Im gesamten einsehbaren Umfeld gibt es keine weiteren Dachwerbeanlagen. Die umgebende Dachlandschaft ist geprägt von der historischen Bausubstanz der gründerzeitlichen Ringstraßenarchitektur.

1.1.4. Umgebende Dachlandschaft

Die Bauobjekte in der gesamten Umgebung zeichnen sich durch Gestalt- und Zierelemente oberhalb des Dachgesimses aus. Innerhalb des Ensembles zieht besonders die reich gestaltete und markante Dachlandschaft des Burgtheaters und des Rathauses die Aufmerksamkeit des Betrachters auf sich.

1.2. Kunsthistorische Bedeutung des Gebäudes Löwelstraße 16

1.2.1. Gebäudebeschreibung

Das streng historische Eckhaus in den Formen der Neuen Wiener Renaissance bildet mit dem Objekt Löwelstraße 14 und 18 eine das Bauensemble und das Burgtheater beherrschende Fassadenfront und ist daher in Wechselbeziehung mit dem Nachbarobjekt von hoher Bedeutung für das Gesamtensemble.

Das monumentale, in markanter städtebaulicher Lage situierte Gebäude wurde von Karl Schumann in den Jahren 1880 bis 1882 errichtet. Zwischen den beiden Fassaden, die sich zur Teinfaltstraße und zur Löwelstraße öffnen, vermittelt ein sich über die gesamte Höhe erstreckender, von einer Kuppel bekrönter Runderker. Das Zentrum der mächtigen, 17 Achsen umfassenden Hauptfront bildet ein von einer Attika überhöhter Mittelrisalit, dessen Hauptgeschosse von einer großen Pilasterordnung zusammengefasst werden. Mit seinen geschlossenen, ausgewogenen Fassaden zählt die monumentale Ringstraßenarchitektur zu einem der repräsentativsten Vertreter aus der Stilepoche des sog. 'strengen Historismus'.

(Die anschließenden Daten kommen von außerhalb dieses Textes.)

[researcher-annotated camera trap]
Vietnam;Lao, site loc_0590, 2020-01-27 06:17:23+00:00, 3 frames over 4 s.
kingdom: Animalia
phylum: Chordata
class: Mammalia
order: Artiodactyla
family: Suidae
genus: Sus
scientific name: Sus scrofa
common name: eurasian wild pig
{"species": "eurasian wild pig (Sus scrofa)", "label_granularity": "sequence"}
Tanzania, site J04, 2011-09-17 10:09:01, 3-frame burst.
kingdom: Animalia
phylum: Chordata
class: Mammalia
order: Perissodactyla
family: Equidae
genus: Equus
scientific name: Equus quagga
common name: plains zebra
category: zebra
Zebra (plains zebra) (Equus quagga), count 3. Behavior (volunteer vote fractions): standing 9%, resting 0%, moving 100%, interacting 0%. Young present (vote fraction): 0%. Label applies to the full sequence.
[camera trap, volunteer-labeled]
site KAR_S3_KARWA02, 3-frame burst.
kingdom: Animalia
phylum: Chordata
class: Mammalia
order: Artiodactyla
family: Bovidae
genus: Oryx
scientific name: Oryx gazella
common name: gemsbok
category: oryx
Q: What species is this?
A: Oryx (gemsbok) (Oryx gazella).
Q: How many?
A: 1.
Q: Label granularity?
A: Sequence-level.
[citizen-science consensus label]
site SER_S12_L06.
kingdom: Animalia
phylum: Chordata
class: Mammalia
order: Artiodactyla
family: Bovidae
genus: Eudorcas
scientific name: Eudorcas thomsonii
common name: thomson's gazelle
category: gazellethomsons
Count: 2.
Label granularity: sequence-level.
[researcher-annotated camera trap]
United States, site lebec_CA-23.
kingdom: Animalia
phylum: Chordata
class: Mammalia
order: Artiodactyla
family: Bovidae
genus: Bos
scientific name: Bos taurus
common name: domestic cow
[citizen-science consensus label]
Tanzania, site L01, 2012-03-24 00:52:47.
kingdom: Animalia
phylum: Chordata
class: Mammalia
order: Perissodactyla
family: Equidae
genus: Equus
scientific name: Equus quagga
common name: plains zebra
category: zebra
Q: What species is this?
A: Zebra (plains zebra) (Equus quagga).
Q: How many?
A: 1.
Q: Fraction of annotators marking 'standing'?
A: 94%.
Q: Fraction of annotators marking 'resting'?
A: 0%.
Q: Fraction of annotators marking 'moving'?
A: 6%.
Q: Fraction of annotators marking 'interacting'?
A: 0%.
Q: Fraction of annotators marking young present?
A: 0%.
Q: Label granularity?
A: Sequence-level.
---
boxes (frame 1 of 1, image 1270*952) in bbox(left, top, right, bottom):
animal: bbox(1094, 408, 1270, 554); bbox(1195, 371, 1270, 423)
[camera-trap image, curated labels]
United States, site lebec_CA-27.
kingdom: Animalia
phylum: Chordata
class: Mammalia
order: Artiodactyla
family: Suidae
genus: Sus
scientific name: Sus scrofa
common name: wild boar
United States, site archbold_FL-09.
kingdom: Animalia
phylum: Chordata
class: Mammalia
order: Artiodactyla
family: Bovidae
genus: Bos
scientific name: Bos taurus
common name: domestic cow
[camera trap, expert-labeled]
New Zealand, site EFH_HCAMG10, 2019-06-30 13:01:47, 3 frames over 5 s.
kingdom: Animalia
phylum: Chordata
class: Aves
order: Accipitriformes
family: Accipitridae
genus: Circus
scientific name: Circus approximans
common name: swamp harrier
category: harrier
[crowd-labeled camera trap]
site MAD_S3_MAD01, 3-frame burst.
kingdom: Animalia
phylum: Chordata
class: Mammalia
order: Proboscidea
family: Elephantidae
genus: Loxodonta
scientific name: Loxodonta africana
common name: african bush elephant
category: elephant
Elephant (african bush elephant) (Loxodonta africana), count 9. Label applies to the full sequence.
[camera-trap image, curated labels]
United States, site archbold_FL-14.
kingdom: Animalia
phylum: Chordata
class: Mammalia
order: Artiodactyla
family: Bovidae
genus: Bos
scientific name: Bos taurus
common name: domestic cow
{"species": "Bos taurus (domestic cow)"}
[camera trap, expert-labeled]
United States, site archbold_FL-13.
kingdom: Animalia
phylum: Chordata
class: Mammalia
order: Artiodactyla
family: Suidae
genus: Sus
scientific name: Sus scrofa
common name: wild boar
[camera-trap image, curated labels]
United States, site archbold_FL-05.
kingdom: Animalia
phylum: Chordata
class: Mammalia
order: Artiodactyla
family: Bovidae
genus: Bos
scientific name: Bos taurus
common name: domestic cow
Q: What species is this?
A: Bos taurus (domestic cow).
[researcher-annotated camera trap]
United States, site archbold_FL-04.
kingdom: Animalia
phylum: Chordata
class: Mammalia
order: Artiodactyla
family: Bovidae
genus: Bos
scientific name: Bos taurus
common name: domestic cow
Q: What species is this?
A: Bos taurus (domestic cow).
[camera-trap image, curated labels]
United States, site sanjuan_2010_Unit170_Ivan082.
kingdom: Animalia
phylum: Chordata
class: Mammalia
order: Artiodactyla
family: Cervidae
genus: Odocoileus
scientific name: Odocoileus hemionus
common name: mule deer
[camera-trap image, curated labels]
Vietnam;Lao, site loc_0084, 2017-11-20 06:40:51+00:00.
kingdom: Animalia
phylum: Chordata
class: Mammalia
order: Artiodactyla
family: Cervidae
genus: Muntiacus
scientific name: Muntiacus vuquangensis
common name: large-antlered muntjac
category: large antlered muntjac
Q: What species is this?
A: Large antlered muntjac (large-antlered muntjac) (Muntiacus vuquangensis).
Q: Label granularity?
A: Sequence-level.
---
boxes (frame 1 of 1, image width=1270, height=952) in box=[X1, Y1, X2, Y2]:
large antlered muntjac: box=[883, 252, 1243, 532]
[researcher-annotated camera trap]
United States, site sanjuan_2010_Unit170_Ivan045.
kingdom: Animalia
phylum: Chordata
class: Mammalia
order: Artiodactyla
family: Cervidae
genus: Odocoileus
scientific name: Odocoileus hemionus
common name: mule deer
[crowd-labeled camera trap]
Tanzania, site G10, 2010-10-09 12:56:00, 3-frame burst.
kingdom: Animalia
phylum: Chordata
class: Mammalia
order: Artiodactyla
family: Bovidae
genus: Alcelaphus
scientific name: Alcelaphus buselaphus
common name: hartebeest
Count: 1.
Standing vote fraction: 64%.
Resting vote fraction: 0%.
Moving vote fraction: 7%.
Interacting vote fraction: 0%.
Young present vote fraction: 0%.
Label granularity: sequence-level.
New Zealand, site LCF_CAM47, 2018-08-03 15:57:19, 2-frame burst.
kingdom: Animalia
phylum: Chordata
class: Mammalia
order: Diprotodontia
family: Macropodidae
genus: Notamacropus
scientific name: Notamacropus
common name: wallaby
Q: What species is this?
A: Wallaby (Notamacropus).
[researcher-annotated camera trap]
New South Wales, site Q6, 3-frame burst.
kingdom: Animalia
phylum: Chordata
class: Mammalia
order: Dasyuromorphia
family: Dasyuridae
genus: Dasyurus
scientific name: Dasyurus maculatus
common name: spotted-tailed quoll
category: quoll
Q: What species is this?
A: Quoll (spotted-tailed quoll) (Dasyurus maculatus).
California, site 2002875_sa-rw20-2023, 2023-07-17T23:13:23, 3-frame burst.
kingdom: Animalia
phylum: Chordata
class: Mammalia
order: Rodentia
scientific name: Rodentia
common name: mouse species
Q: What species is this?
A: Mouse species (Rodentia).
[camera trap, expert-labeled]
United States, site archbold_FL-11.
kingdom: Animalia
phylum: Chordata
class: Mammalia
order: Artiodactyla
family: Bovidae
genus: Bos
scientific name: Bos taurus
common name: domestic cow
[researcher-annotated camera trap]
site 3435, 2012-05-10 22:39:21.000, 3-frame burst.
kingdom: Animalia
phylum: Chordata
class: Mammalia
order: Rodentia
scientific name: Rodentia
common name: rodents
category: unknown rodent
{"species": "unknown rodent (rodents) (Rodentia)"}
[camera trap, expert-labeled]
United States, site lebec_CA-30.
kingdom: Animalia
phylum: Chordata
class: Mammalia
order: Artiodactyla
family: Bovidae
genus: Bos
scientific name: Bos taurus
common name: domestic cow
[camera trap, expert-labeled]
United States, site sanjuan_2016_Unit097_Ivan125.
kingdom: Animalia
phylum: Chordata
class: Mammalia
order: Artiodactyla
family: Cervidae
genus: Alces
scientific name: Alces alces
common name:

Als Bestandteil der gründerzeitlichen Erstbebauung der Wiener Ringstraße erlangt dieses Objekt auch einen hohen städtebaulichen Stellenwert.

(Im Gutachten ist ein Farblichtbild des beschriebenen Hauses samt den vorhandenen Werbetafeln mit dem daran anschließenden Burgtheater und der verbalen Beschreibung '1. Löwelstraße 14 bis 18, Ansicht vom Ring zwischen Cafe Landtmann und Burgtheater' abgelichtet.)

1.2.2. Tourismusmagnet

Das in unmittelbarer Nachbarschaft gelegene Burgtheater zieht auch das Interesse der Wienreisenden auf sich. Ebenso das Rathaus mit vorgelagertem Rathauspark und seinen vielfältigen Veranstaltungen (Wiener Festwochen etc.). Burggarten und Cafe Landtmann stellen ebenso touristische Attraktionen dar.

1.2.3. Schutzzone

Auf Grund des kulturhistorisch bedeutenden Ensembles ist der Bereich der Ringstraße als Schutzzone gemäß § 7 BO festgelegt. Die Ringstraße und insbesondere der Bereich Rathaus/Burgtheater stellt den prominentesten Abschnitt dieser Schutzzone dar.

1.2.4. Weltkulturerbe

Das seitens der UNESCO verliehene Prädikat Weltkulturerbe verpflichtet die Stadt Wien zu einem behutsamen Umgang mit der historischen Bausubstanz.

...

2. Gutachten im engeren Sinn

Auf Grund der Festlegungen Schutzzone und der mit dem Titel Weltkulturerbe übernommenen Verpflichtungen zu einem behutsamen Umgang mit der historischen Bausubstanz ist auf das bauliche Ensemble so Rücksicht zu nehmen, dass deren baukünstlerische und kulturhistorische Qualität nicht beeinträchtigt werden.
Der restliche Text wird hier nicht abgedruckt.